April 8, 2015
Genetics research highlights thousands of possible drug-disease connections
Finding new uses for existing drugs has become increasingly important for treating diseases and a Marshfield Clinic-led research team has proven a new way to speed up the process, according to a study published today in Nature Biotechnology.
Drug repurposing is the process of discovering new uses for existing drugs. The process is becoming increasingly important in drug development as success rates for new drugs in clinical trials decrease and costs increase. Critical to drug repurposing is initially identifying candidate drug-disease relationships.
Using a type of genetic study called a phenome-wide association study, researchers identified thousands of potential disease and drug relationships. This could serve as an early clue when looking for drugs that may effectively treat diseases they’re not currently prescribed for.
“This is a proof of principle study demonstrating phenome-wide association data may be rapidly applied to developing or repurposing existing drugs,” said Scott Hebbring, Ph.D., principal investigator and research scientist, Marshfield Clinic Research Institute’s Center for Human Genetics. “Unlike other genetic-based approaches, a phenome-wide association study allows us to look at thousands of diseases at once, rather than just one disease at a time.”

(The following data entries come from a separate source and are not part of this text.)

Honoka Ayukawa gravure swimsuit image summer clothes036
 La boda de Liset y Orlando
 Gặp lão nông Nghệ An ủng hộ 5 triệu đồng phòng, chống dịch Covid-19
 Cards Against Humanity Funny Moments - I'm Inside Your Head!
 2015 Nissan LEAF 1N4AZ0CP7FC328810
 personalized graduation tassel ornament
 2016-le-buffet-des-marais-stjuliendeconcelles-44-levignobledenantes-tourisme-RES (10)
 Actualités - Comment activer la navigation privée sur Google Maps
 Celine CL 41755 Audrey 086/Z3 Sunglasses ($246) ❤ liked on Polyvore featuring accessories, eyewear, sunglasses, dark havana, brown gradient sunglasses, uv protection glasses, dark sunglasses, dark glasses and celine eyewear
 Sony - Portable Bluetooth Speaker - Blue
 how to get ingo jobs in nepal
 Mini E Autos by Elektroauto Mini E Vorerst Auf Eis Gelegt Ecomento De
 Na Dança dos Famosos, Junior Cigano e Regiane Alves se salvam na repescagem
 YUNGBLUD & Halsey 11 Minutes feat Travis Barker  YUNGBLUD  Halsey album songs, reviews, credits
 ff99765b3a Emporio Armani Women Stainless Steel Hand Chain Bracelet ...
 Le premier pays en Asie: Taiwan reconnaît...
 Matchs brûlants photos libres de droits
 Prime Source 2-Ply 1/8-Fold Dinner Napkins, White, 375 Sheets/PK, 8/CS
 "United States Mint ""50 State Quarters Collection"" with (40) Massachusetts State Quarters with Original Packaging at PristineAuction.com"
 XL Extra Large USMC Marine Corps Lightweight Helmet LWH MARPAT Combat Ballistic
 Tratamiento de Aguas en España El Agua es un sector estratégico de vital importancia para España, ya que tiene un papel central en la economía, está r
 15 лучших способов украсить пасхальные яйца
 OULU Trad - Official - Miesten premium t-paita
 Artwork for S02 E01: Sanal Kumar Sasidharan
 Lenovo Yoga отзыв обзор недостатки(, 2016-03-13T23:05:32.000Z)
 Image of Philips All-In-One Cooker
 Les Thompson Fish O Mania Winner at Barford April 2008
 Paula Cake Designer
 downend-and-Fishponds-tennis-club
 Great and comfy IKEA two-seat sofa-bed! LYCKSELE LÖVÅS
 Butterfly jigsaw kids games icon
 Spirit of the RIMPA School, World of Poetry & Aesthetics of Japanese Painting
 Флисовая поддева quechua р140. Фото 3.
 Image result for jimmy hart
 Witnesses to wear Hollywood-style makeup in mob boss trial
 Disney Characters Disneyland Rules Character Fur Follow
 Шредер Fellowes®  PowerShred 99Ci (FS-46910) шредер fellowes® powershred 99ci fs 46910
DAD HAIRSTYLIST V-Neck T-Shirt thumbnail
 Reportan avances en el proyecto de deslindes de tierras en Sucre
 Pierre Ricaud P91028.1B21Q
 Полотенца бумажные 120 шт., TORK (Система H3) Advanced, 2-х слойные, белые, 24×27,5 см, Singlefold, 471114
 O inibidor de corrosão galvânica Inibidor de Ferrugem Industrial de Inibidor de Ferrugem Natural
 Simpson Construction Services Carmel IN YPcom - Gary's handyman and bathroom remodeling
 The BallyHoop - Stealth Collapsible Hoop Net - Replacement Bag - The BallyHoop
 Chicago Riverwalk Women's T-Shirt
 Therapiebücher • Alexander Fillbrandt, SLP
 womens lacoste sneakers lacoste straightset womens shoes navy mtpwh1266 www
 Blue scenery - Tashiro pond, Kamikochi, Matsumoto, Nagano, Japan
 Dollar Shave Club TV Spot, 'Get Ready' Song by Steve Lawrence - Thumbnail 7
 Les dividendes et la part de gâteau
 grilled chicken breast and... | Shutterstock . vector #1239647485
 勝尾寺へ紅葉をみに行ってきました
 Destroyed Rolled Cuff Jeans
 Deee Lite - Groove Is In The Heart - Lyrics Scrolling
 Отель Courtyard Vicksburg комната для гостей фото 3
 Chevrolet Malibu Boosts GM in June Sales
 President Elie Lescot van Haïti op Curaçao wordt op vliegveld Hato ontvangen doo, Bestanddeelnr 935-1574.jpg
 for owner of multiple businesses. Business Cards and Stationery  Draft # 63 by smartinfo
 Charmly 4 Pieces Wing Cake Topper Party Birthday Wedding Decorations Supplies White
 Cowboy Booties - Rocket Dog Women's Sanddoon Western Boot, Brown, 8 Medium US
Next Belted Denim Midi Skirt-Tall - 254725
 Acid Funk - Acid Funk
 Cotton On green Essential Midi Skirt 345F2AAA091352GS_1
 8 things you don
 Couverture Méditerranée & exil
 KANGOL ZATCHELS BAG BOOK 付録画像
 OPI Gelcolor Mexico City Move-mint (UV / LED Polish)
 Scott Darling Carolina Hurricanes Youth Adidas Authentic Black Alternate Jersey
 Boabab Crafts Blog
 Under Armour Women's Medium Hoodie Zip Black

A team of researchers, using the phenome-wide approach, identified more than 14,800 examples of where a drug might be used to treat an unrelated disease. They did this by cross-referencing drug-disease pairs identified by phenome-wide data with existing medical literature to find examples where a disease and drug were
mentioned in the same article.
“While we didn’t provide context for these relationships, we hope these novel findings offer researchers clues that allow them to prioritize which potential relationships to study first,” Hebbring said. “That, in turn, could help us more quickly find new uses for current drugs.”
They also found more than 38,000 novel drug-disease relationships not yet studied, according to the medical literature. These results suggest phenome-wide association study data may bring to light many additional diseases that may be treated with already developed drugs.
To read the full study, go to Nature Biotechnology.
Marshfield Clinic Research Institute (MCRI), a division of Marshfield Clinic, was founded in 1959. It’s the largest private medical research institute in Wisconsin. MCRI consists of research centers in clinical research, agricultural health and safety,
epidemiology, human genetics and biomedical informatics. Marshfield Clinic investigators publish extensively in peer-reviewed medical and scientific journals addressing
a wide range of diseases and other health issues including cancer, heart disease, diabetes, eye disease, infectious disease, neurological disease, pediatrics, radiology,
vaccine effectiveness, women's health, agricultural safety and genetics.